Files
miku-discord/readmes/VISION_TROUBLESHOOTING.md

7.2 KiB

Vision Model Troubleshooting Checklist

Quick Diagnostics

1. Verify Both GPU Services Running

# Check container status
docker compose ps

# Should show both RUNNING:
# llama-swap      (NVIDIA CUDA)
# llama-swap-amd  (AMD ROCm)

If llama-swap is not running:

docker compose up -d llama-swap
docker compose logs llama-swap

If llama-swap-amd is not running:

docker compose up -d llama-swap-amd
docker compose logs llama-swap-amd

2. Check NVIDIA Vision Endpoint Health

# Test NVIDIA endpoint directly
curl -v http://llama-swap:8080/health

# Expected: 200 OK

# If timeout (no response for 5+ seconds):
# - NVIDIA GPU might not have enough VRAM
# - Model might be stuck loading
# - Docker network might be misconfigured

3. Check Current GPU State

# See which GPU is set as primary
cat bot/memory/gpu_state.json

# Expected output:
# {"current_gpu": "amd", "reason": "voice_session"}
# or
# {"current_gpu": "nvidia", "reason": "auto_switch"}

4. Verify Model Files Exist

# Check vision model files on disk
ls -lh models/MiniCPM*

# Should show both:
# -rw-r--r-- ... MiniCPM-V-4_5-Q3_K_S.gguf (main model, ~3.3GB)
# -rw-r--r-- ... MiniCPM-V-4_5-mmproj-f16.gguf (projection, ~500MB)

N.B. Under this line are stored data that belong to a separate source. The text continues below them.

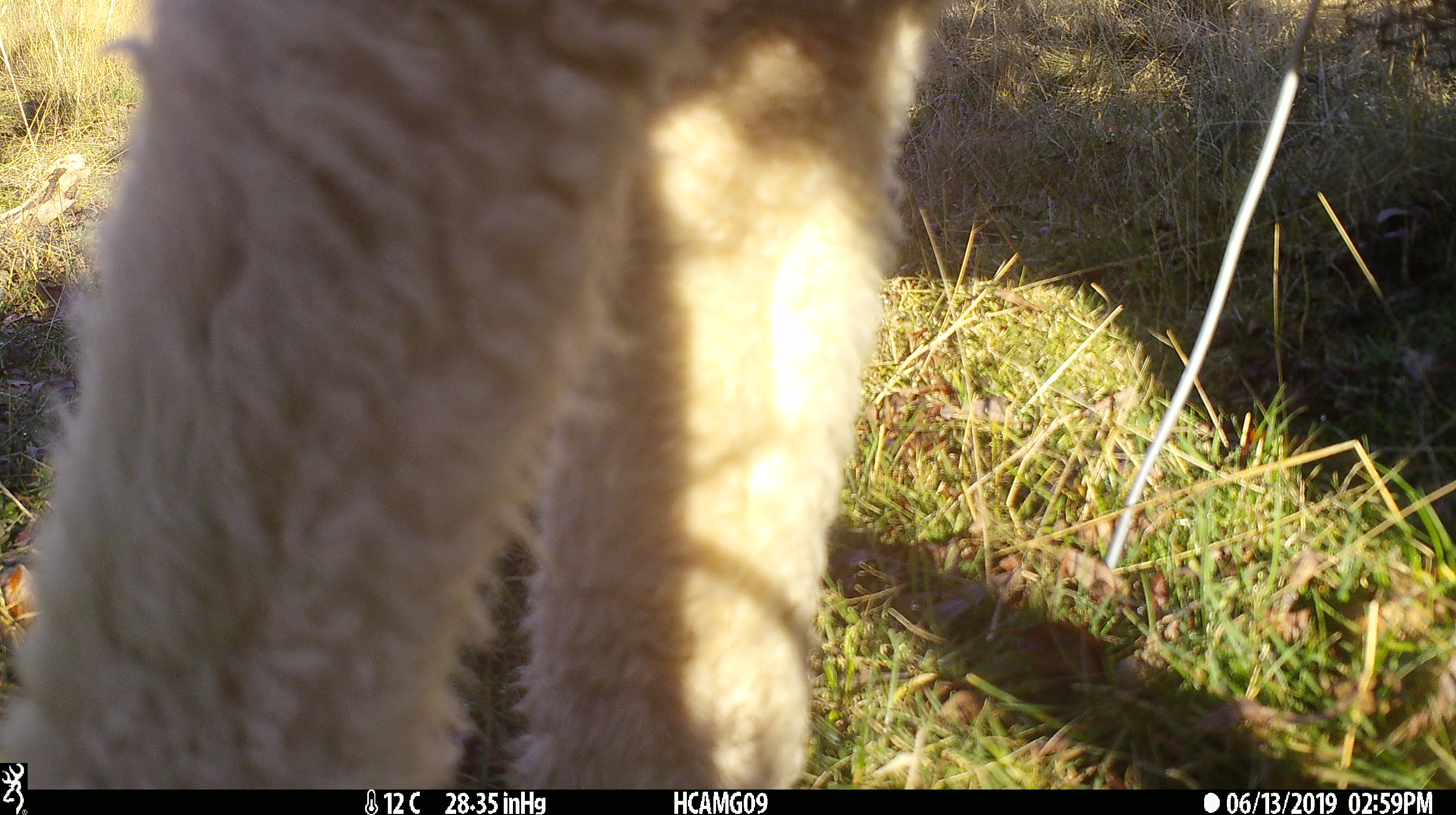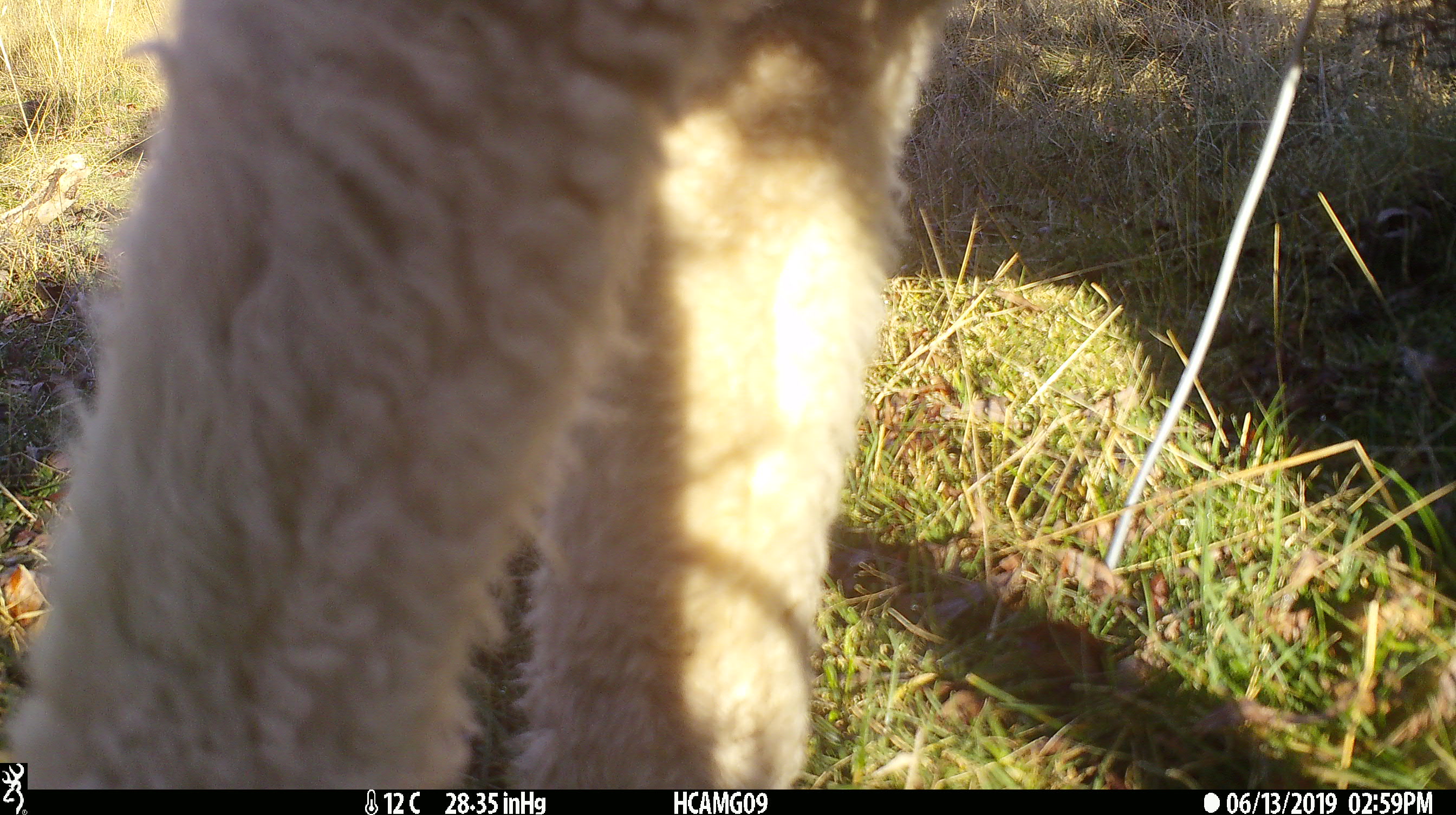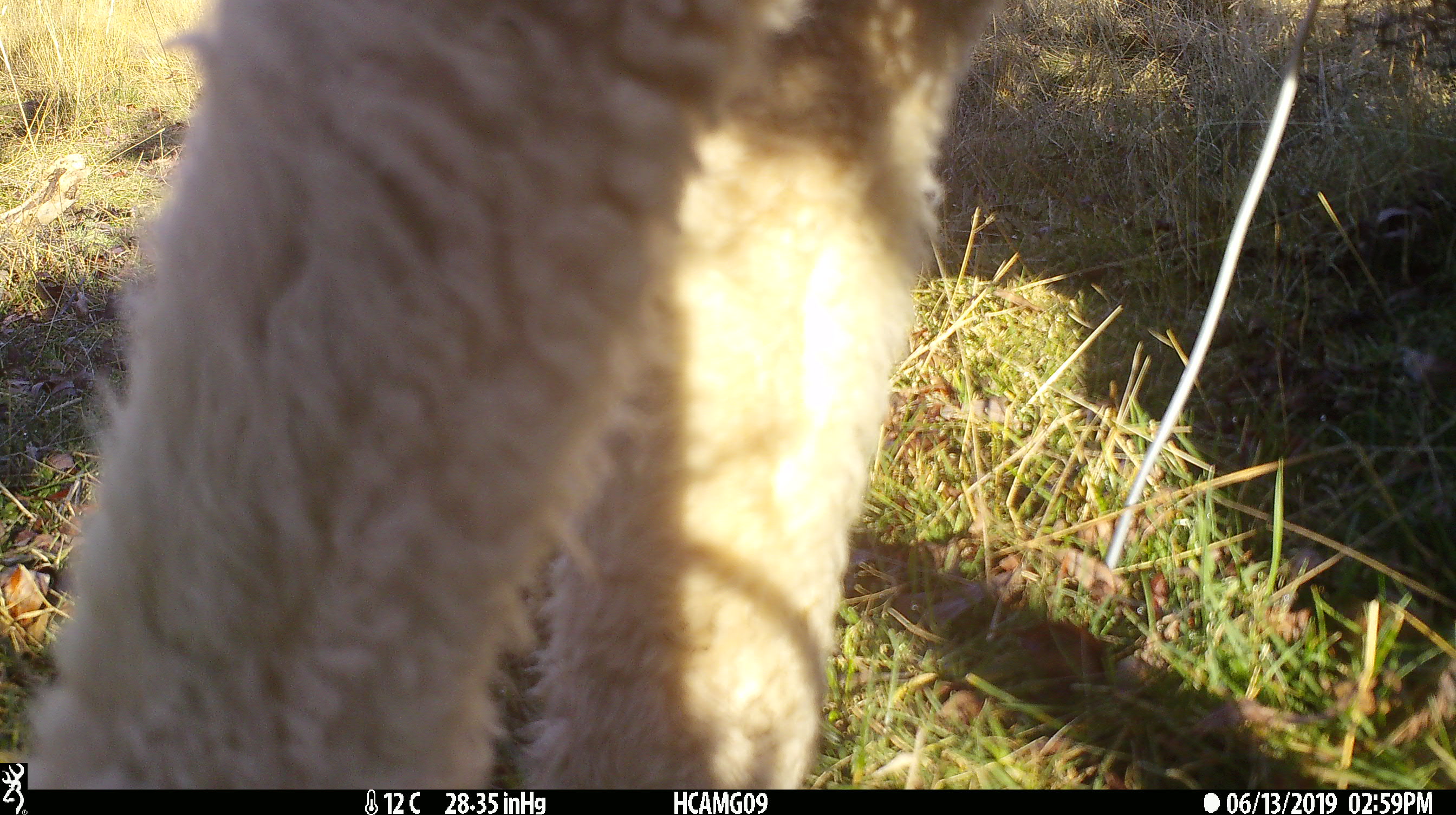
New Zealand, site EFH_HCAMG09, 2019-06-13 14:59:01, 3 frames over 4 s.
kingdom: Animalia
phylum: Chordata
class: Mammalia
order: Artiodactyla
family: Bovidae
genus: Ovis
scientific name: Ovis aries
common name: domestic sheep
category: sheep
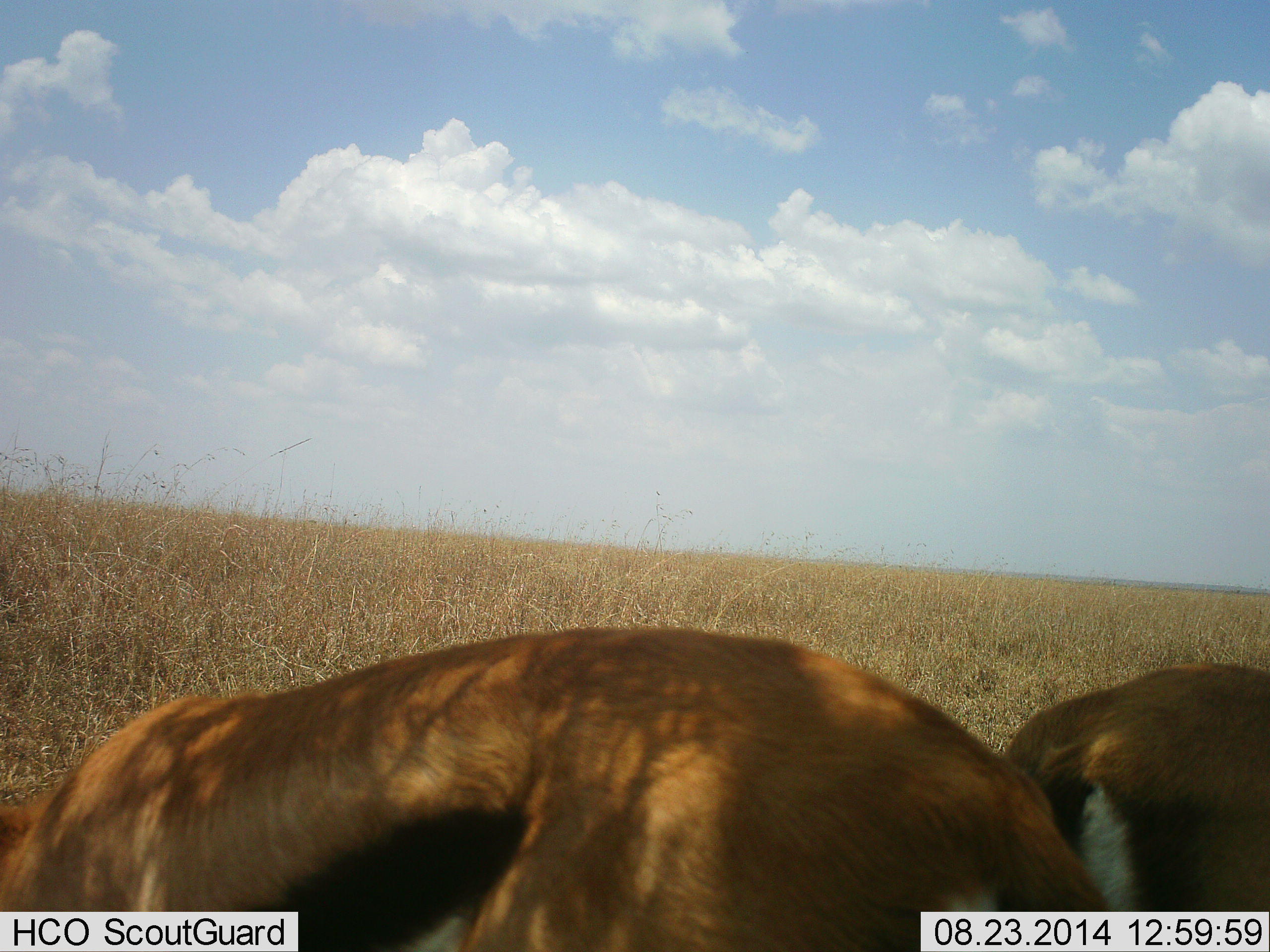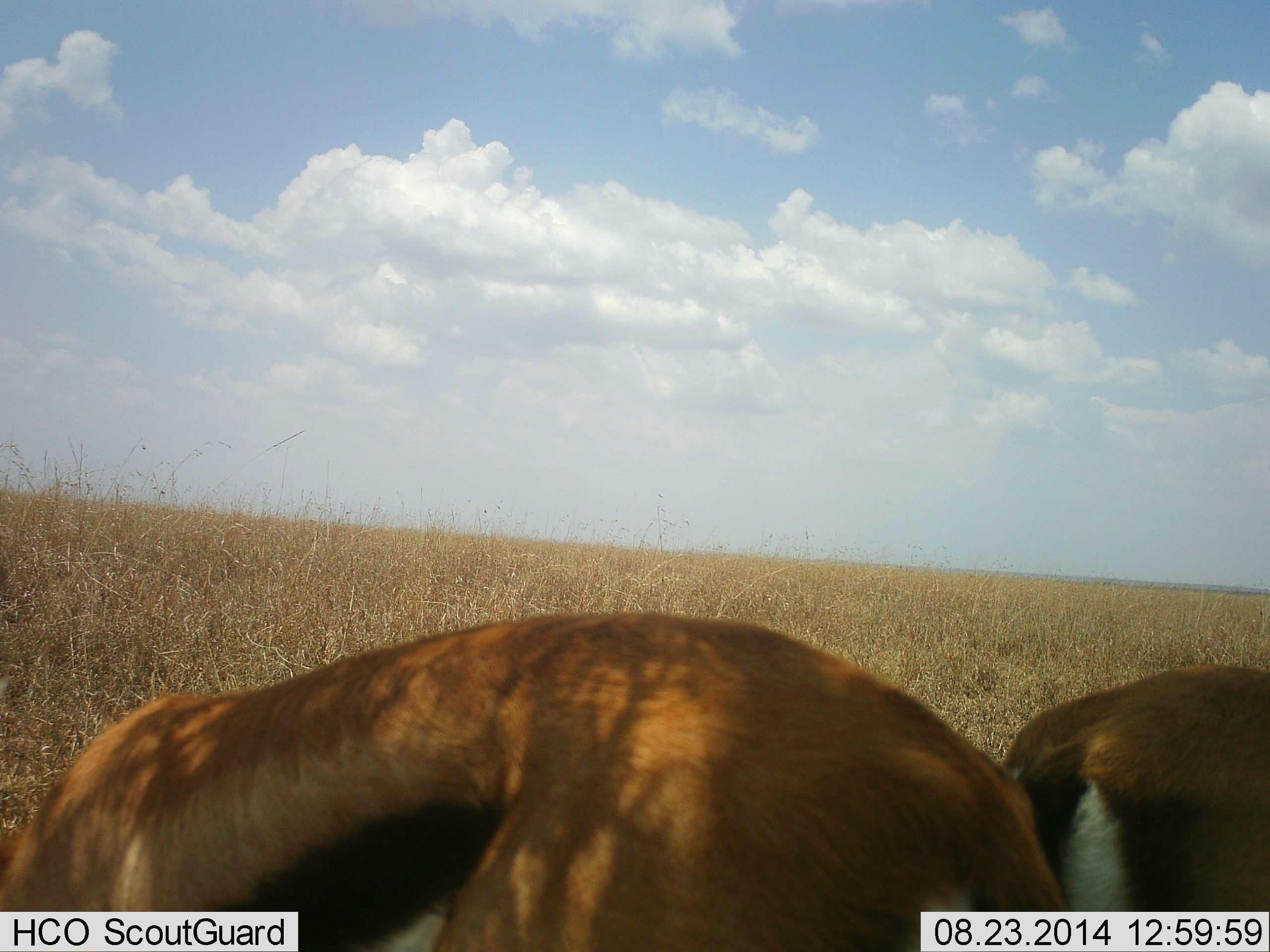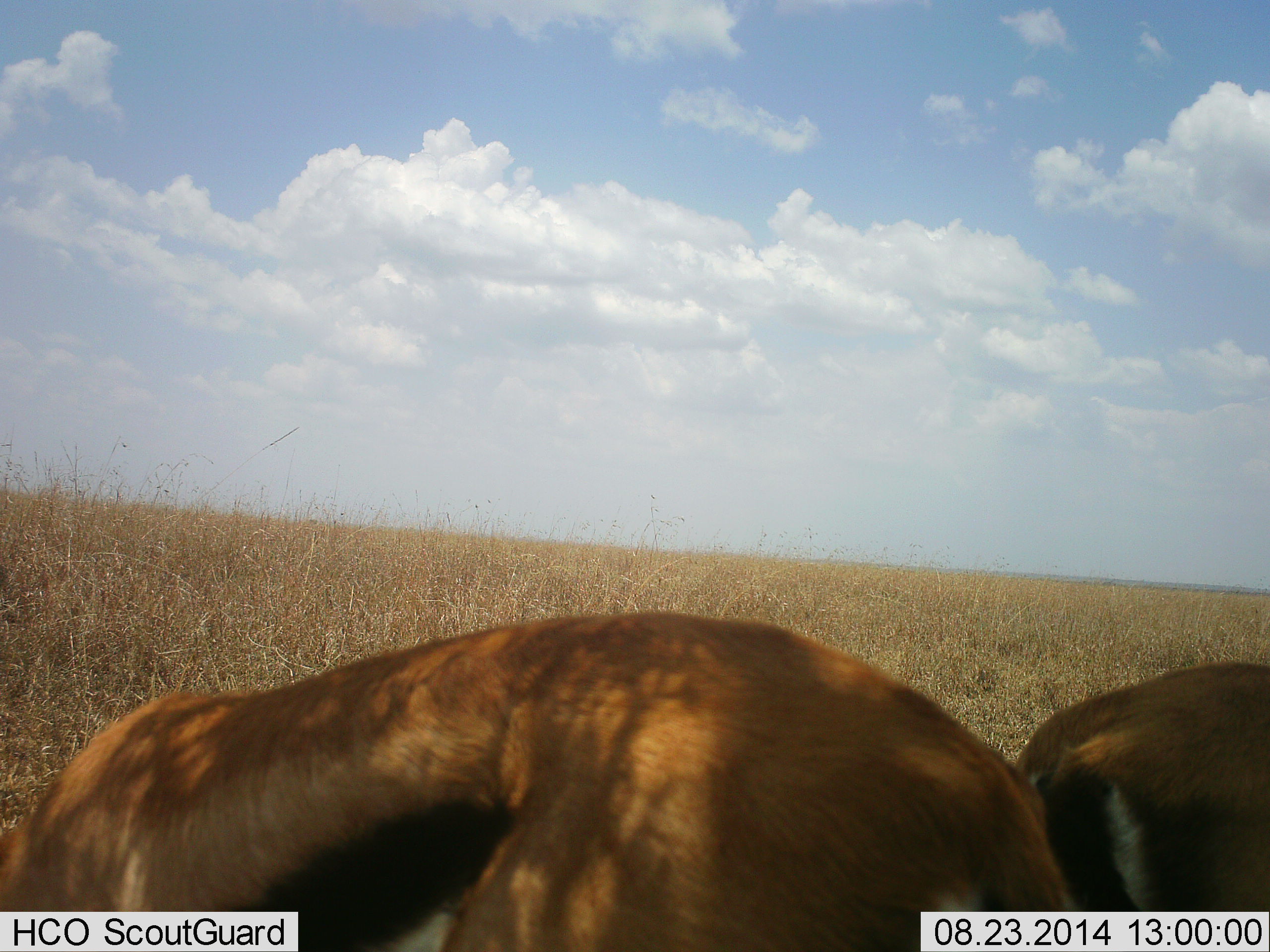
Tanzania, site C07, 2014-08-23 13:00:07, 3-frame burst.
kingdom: Animalia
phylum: Chordata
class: Mammalia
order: Artiodactyla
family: Bovidae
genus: Eudorcas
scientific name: Eudorcas thomsonii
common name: thomson's gazelle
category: gazellethomsons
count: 2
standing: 40%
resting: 0%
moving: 0%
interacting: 0%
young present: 0%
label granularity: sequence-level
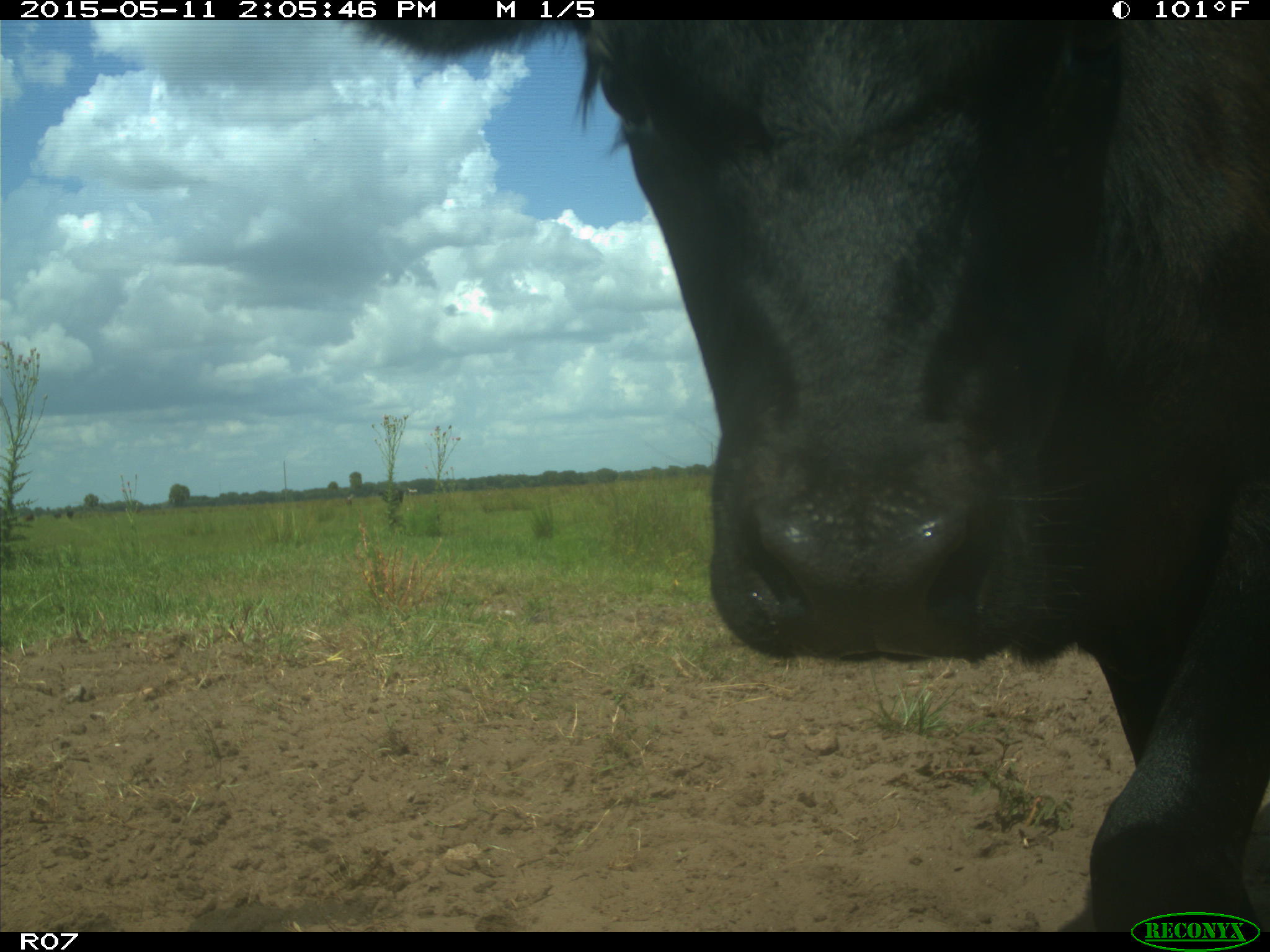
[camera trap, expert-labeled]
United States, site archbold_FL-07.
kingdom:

Scenario-Based Troubleshooting

Scenario 1: Vision Works When NVIDIA is Primary, Fails When AMD is Primary

Diagnosis: NVIDIA GPU is getting unloaded when AMD is primary

Root Cause: llama-swap is configured to unload unused models

Solution:

# In llama-swap-config.yaml, reduce TTL for vision model:
vision:
  ttl: 3600  # Increase from 900 to keep vision model loaded longer

Or:

# Disable TTL for vision to keep it always loaded:
vision:
  ttl: 0  # 0 means never auto-unload

Scenario 2: "Vision service currently unavailable: Endpoint timeout"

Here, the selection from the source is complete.